▶ [The data]
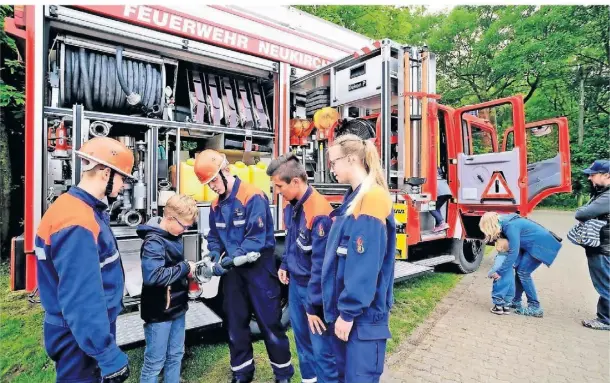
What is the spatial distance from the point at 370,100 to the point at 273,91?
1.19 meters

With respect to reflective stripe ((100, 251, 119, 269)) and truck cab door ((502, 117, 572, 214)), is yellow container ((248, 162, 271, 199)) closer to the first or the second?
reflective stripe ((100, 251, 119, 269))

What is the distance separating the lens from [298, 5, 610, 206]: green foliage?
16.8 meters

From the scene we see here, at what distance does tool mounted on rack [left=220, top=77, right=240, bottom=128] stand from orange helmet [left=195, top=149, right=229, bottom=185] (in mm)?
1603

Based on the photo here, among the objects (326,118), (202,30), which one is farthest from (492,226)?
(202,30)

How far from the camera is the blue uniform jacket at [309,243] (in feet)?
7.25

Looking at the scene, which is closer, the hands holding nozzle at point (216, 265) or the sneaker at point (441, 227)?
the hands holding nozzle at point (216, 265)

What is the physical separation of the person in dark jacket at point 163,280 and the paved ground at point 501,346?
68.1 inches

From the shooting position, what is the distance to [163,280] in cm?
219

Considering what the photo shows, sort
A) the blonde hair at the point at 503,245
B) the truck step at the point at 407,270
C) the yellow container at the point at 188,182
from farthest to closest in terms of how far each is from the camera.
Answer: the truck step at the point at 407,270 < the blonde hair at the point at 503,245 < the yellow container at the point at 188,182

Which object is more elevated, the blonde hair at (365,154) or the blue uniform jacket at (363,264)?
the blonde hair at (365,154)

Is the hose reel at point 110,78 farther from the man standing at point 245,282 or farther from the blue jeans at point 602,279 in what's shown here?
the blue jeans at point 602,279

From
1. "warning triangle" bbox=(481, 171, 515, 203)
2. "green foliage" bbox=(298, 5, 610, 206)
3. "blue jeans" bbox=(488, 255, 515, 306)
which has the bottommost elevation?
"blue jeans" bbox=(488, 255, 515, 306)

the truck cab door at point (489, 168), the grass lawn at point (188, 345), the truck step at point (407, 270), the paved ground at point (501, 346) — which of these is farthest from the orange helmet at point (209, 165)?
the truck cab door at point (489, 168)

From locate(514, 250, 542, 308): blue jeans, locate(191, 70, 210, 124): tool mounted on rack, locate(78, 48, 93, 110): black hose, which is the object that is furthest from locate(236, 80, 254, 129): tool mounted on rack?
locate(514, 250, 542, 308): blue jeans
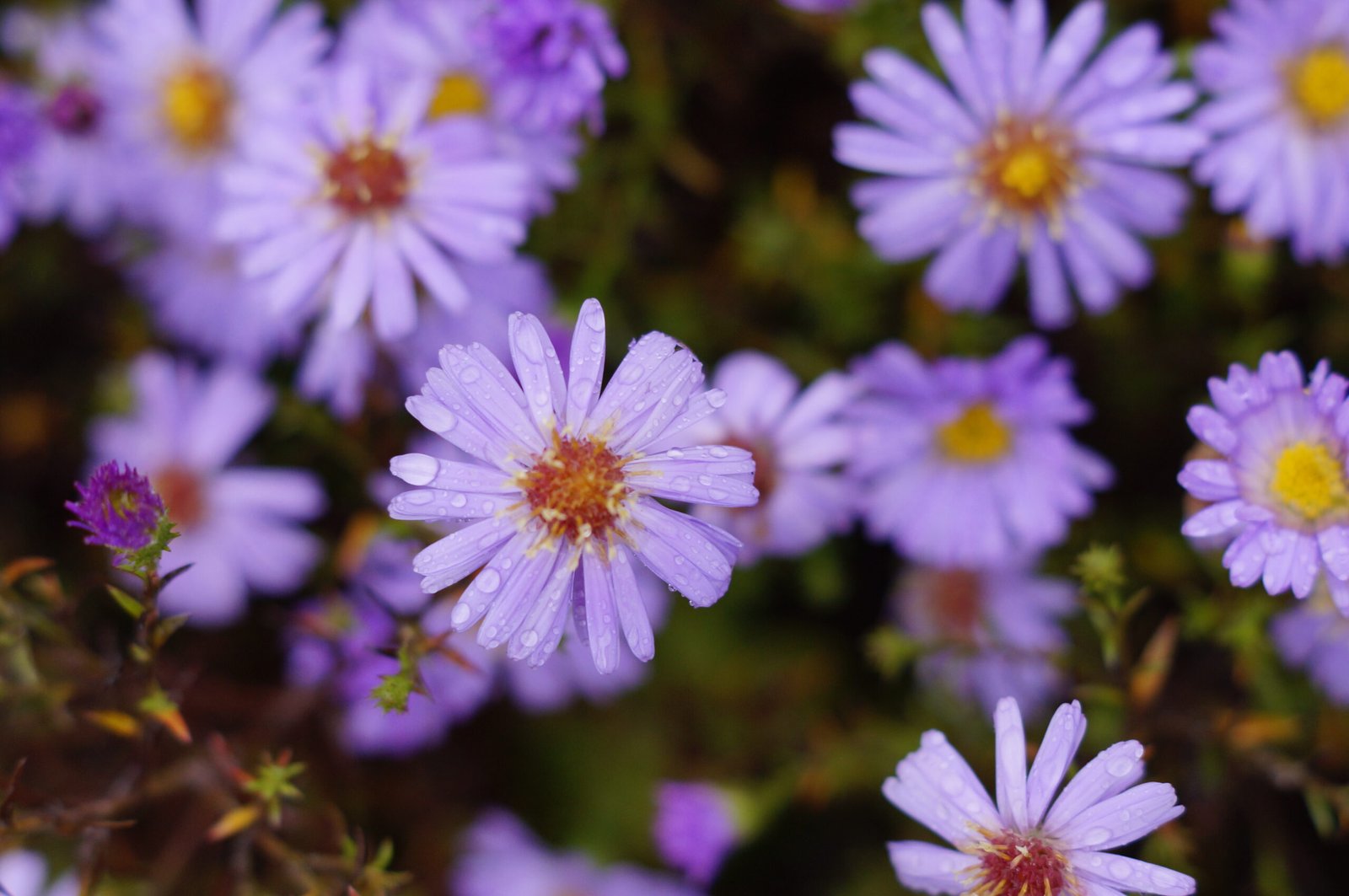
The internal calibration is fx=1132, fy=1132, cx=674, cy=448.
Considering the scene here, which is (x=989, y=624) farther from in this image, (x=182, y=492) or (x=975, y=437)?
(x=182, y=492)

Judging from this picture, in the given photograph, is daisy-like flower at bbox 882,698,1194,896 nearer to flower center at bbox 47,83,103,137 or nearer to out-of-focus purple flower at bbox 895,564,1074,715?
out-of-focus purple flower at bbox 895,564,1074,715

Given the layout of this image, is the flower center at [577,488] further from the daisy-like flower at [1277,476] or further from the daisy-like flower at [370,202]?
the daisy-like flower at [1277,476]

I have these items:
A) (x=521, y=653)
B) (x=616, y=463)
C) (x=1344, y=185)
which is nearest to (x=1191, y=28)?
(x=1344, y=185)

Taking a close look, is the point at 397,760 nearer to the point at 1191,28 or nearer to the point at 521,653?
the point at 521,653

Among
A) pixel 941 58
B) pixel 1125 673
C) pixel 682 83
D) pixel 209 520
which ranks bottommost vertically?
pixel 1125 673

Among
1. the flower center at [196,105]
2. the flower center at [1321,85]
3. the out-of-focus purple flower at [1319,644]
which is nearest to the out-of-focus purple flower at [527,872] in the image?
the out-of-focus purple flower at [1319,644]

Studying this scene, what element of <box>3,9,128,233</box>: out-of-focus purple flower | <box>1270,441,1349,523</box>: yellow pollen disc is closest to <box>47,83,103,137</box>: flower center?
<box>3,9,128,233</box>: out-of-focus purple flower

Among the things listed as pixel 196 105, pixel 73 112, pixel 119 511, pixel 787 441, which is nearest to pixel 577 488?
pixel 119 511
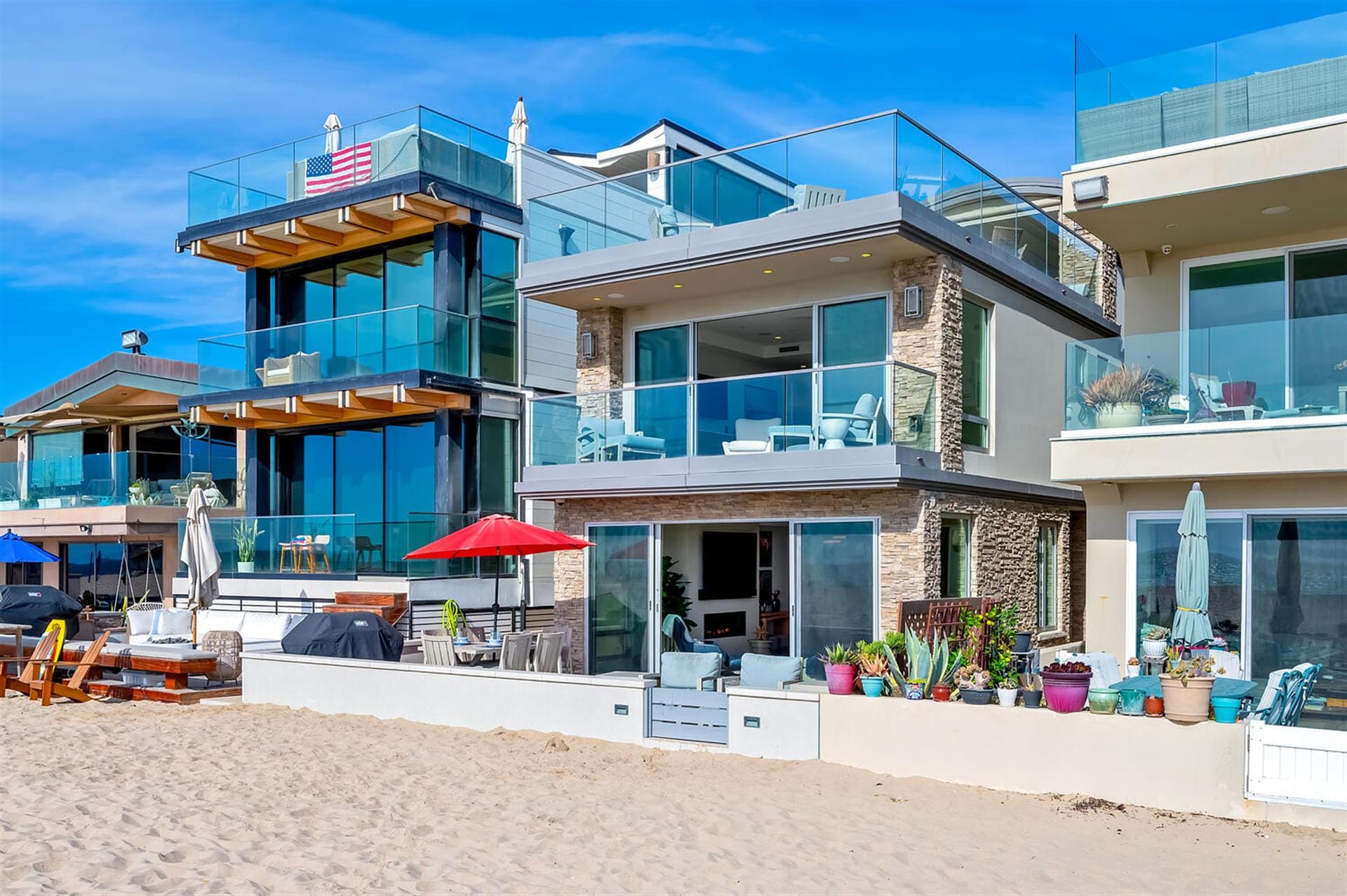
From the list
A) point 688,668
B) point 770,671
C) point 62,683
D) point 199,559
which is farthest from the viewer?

▶ [Work to complete] Write out the data above as a JSON list of strings, one string per line, without the blank lines and the pictures.

▶ [Correct response]
[
  "What is the spatial distance from the point at 370,100 to the point at 273,91?",
  "1.19 meters",
  "With respect to reflective stripe ((100, 251, 119, 269)) and truck cab door ((502, 117, 572, 214)), is yellow container ((248, 162, 271, 199)) closer to the first or the second?",
  "reflective stripe ((100, 251, 119, 269))",
  "What is the distance separating the lens from [298, 5, 610, 206]: green foliage?",
  "16.8 meters",
  "From the scene we see here, at what distance does tool mounted on rack [left=220, top=77, right=240, bottom=128] stand from orange helmet [left=195, top=149, right=229, bottom=185] (in mm)?",
  "1603",
  "Based on the photo here, among the objects (326,118), (202,30), which one is farthest from (492,226)?",
  "(202,30)",
  "How far from the camera is the blue uniform jacket at [309,243] (in feet)?",
  "7.25",
  "Looking at the scene, which is closer, the hands holding nozzle at point (216, 265) or the sneaker at point (441, 227)?",
  "the hands holding nozzle at point (216, 265)",
  "What is the physical separation of the person in dark jacket at point 163,280 and the paved ground at point 501,346?",
  "68.1 inches",
  "From the shooting position, what is the distance to [163,280] in cm?",
  "219",
  "Considering what the photo shows, sort",
  "A) the blonde hair at the point at 503,245",
  "B) the truck step at the point at 407,270",
  "C) the yellow container at the point at 188,182",
  "from farthest to closest in terms of how far each is from the camera.",
  "Answer: the truck step at the point at 407,270 < the blonde hair at the point at 503,245 < the yellow container at the point at 188,182",
  "Which object is more elevated, the blonde hair at (365,154) or the blue uniform jacket at (363,264)?",
  "the blonde hair at (365,154)",
  "Is the hose reel at point 110,78 farther from the man standing at point 245,282 or farther from the blue jeans at point 602,279 in what's shown here?",
  "the blue jeans at point 602,279",
  "From",
  "1. \"warning triangle\" bbox=(481, 171, 515, 203)",
  "2. \"green foliage\" bbox=(298, 5, 610, 206)",
  "3. \"blue jeans\" bbox=(488, 255, 515, 306)",
  "which has the bottommost elevation?",
  "\"blue jeans\" bbox=(488, 255, 515, 306)",
  "the truck cab door at point (489, 168), the grass lawn at point (188, 345), the truck step at point (407, 270), the paved ground at point (501, 346) — which of these is farthest from the orange helmet at point (209, 165)?",
  "the truck cab door at point (489, 168)",
  "From locate(514, 250, 542, 308): blue jeans, locate(191, 70, 210, 124): tool mounted on rack, locate(78, 48, 93, 110): black hose, which is the object that is furthest from locate(236, 80, 254, 129): tool mounted on rack?",
  "locate(514, 250, 542, 308): blue jeans",
  "The internal calibration is fx=1132, fy=1132, cx=674, cy=448.",
  "Considering the scene here, which is (x=989, y=624) farther from in this image, (x=182, y=492) or (x=975, y=437)?",
  "(x=182, y=492)",
  "Judging from this picture, in the given photograph, is daisy-like flower at bbox 882,698,1194,896 nearer to flower center at bbox 47,83,103,137 or nearer to out-of-focus purple flower at bbox 895,564,1074,715?",
  "out-of-focus purple flower at bbox 895,564,1074,715",
  "Given the layout of this image, is the flower center at [577,488] further from the daisy-like flower at [1277,476] or further from the daisy-like flower at [370,202]?",
  "the daisy-like flower at [1277,476]",
  "I have these items:",
  "A) (x=521, y=653)",
  "B) (x=616, y=463)",
  "C) (x=1344, y=185)",
  "which is nearest to (x=1191, y=28)?",
  "(x=1344, y=185)",
  "Taking a close look, is the point at 397,760 nearer to the point at 1191,28 or nearer to the point at 521,653?",
  "the point at 521,653",
  "Among",
  "A) pixel 941 58",
  "B) pixel 1125 673",
  "C) pixel 682 83",
  "D) pixel 209 520",
  "which ranks bottommost vertically?",
  "pixel 1125 673",
  "Among",
  "1. the flower center at [196,105]",
  "2. the flower center at [1321,85]",
  "3. the out-of-focus purple flower at [1319,644]",
  "which is nearest to the out-of-focus purple flower at [527,872] in the image?",
  "the out-of-focus purple flower at [1319,644]",
  "Studying this scene, what element of <box>3,9,128,233</box>: out-of-focus purple flower | <box>1270,441,1349,523</box>: yellow pollen disc is closest to <box>47,83,103,137</box>: flower center?",
  "<box>3,9,128,233</box>: out-of-focus purple flower",
  "Among the things listed as pixel 196 105, pixel 73 112, pixel 119 511, pixel 787 441, which is nearest to pixel 577 488?",
  "pixel 119 511",
  "From the list",
  "A) point 688,668",
  "B) point 770,671",
  "C) point 62,683",
  "D) point 199,559",
  "which is farthest from the viewer?"
]